Anyone know if Peter Stone is still in business?
I grew up a mile or so from the bridge, in Old Greenwich, and crossed it frequently. I was awakened that morning by helicopters buzzing over my house as all the news and traffic choppers surveyed the scene. At the time I did hear the story about the driver who stopped, and I recall hearing that one of the cars that ended up in the river was a BMW, but can’t verify.
In the butterfly’s wings version of long term consequences, the collapse of the Mianus River Bridge brought us a state income tax and the decline of our state into its present fiscal dumpster.
The collapse brought Governor O’Neill to Fairfield County for perhaps the first time in his life, having hitherto viewed it as merely a taxable part of New York. His immediate response was to suspend toll collection on the Turnpike. I thought at the time this was bizarre in that the collapse could pretty obviously be laid at the feet of a negligent state that was perhaps not collecting enough tolls, but certainly not spending enough on its roads.
Tolls were restored after the bridge was repaired, but a few years later they were permanently removed, with the blame conveniently laid on a very bad accident at the Stratford toll plaza.
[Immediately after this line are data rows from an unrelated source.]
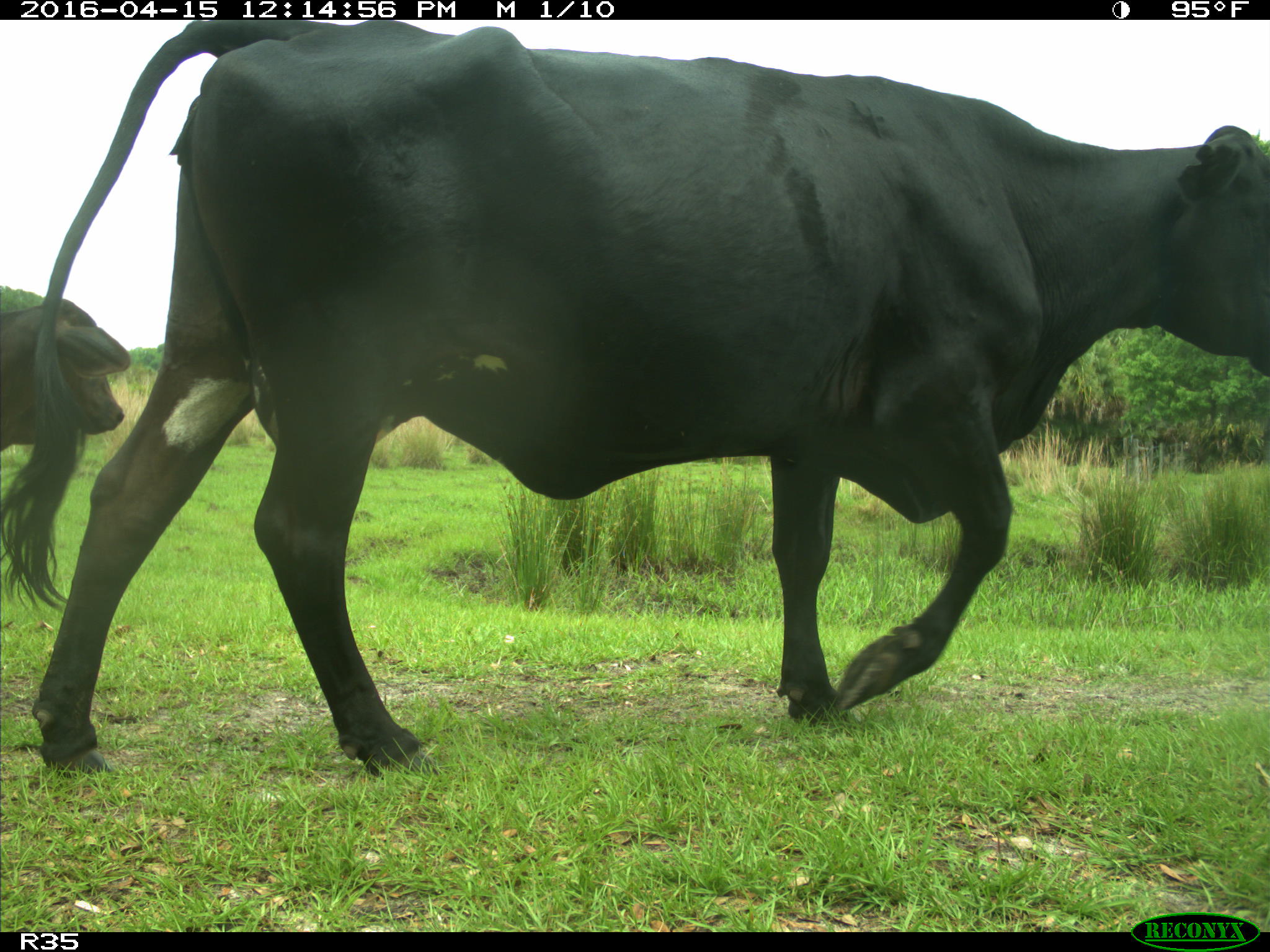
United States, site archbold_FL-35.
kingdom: Animalia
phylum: Chordata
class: Mammalia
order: Artiodactyla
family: Bovidae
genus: Bos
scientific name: Bos taurus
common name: domestic cow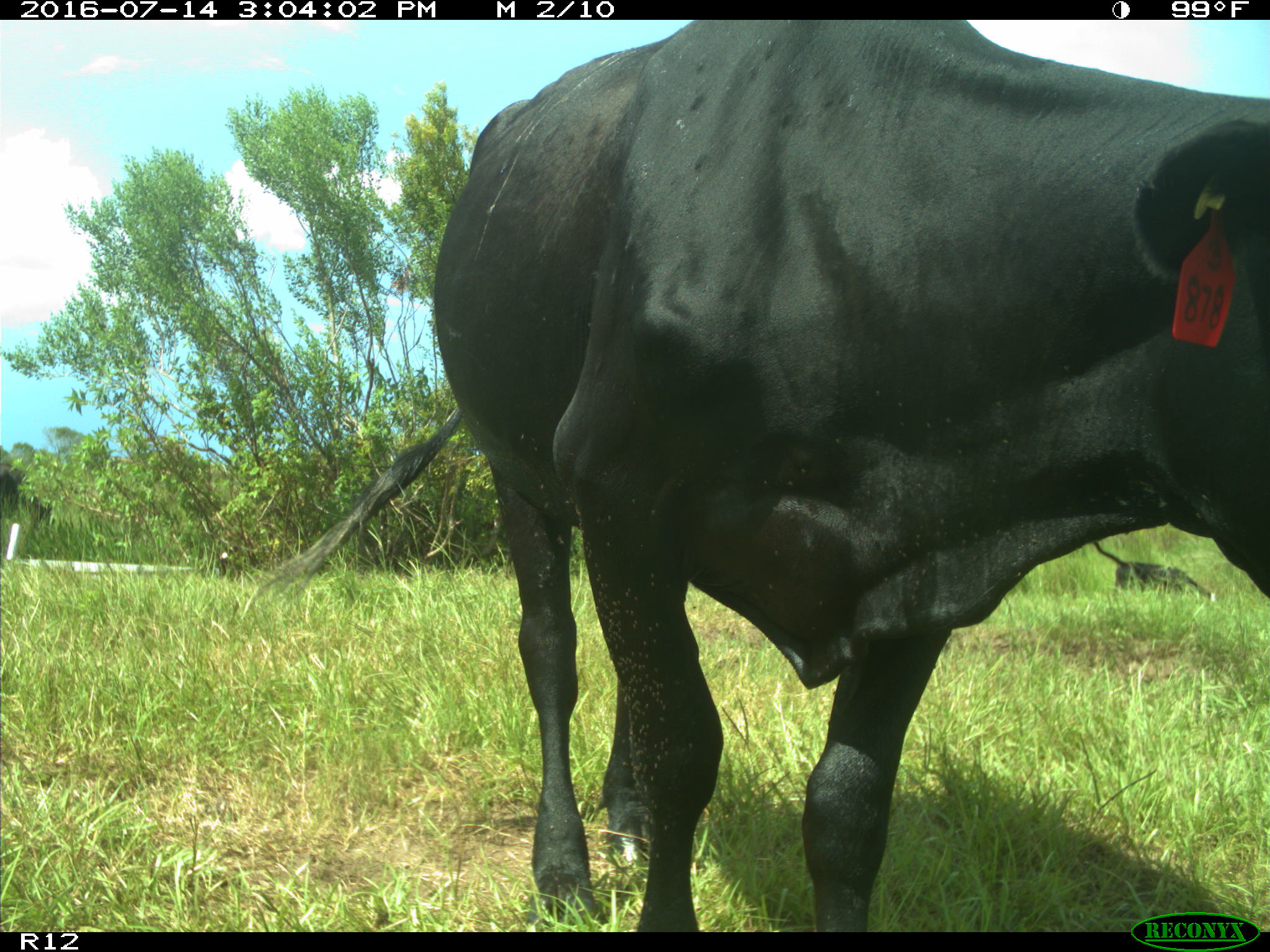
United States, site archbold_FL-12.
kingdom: Animalia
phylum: Chordata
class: Mammalia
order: Artiodactyla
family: Bovidae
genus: Bos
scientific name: Bos taurus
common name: domestic cow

The absence of several hundred million dollars a year in toll revenues blew a hole in the state budget, and Greenwich’s own Lowell Weicker, comfortably living on his Bristol Myers Squibb dividends, strongarmed the legislature into passing an income tax. (They had passed several budgets without the tax, but he vetoed them until he got his tax.) The income tax reduced the tax on dividends substantially, but replaced it with a tax on pretty much everything else: a very regressive change in the tax structure, for those who purport to care about such things.
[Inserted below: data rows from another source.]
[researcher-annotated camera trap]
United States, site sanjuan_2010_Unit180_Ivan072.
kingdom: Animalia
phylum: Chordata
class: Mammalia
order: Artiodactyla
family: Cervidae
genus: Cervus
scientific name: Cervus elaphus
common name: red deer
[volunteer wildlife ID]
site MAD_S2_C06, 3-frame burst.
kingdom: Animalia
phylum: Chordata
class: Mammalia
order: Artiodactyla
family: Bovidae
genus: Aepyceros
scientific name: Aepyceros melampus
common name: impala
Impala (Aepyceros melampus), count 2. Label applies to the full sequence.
Subsequent legislatures and governors, flush with cash from the income tax, lost any spending discipline, and drove the state’s finances into the toilet, while continuing to neglect our roads.
So, what should have been a re-justification of highway tolls and a clarion call for spending the money on proper road maintenance led instead to little or no improvement in our roads and the destruction of our finances.
Wow!!!! 20/20 vision both retrospectively and prospectively!!!!!
The American Society of Covil Engineers 2013 infrastructure report card just rated CT worse in the nation. Tied with Illinois. 73% of the road or either in poor or mediocre condition. And Governor Malloy is raided the transportation fund by $90 Million
Just in case you really care:
“$1.2 billion has disappeared,” said Michael Fox, executive director of an association representing about 400 Connecticut gasoline stations. “It’s not that we didn’t have the money. It’s that the legislature — and I use this word — stole the money.”
Weaning government off of fuel taxes?
Gov. Dannel P. Malloy blasted the state’s practice of siphoning off fuel revenues as he ran for governor in 2010.
But once in state office, Malloy, who inherited a mammoth-sized $3.7 billion operating deficit, relied on fuel revenues as his predecessor had.
The Democratic governor likes to note that the new budget he signed will dedicate an extra $181 million in wholesale fuel tax receipts to transportation.
But it also cancels another $151 million transfer to transportation and shifts an additional $91 million from this program into the General Fund.
Add up the pluses and minuses, and transportation loses $60 million in the new fiscal year — the value of Monday’s gasoline tax hike.
I thought we needed to include full names when making a comment. That would be directed to ruby.
That was spam. I’ve deleted her comment.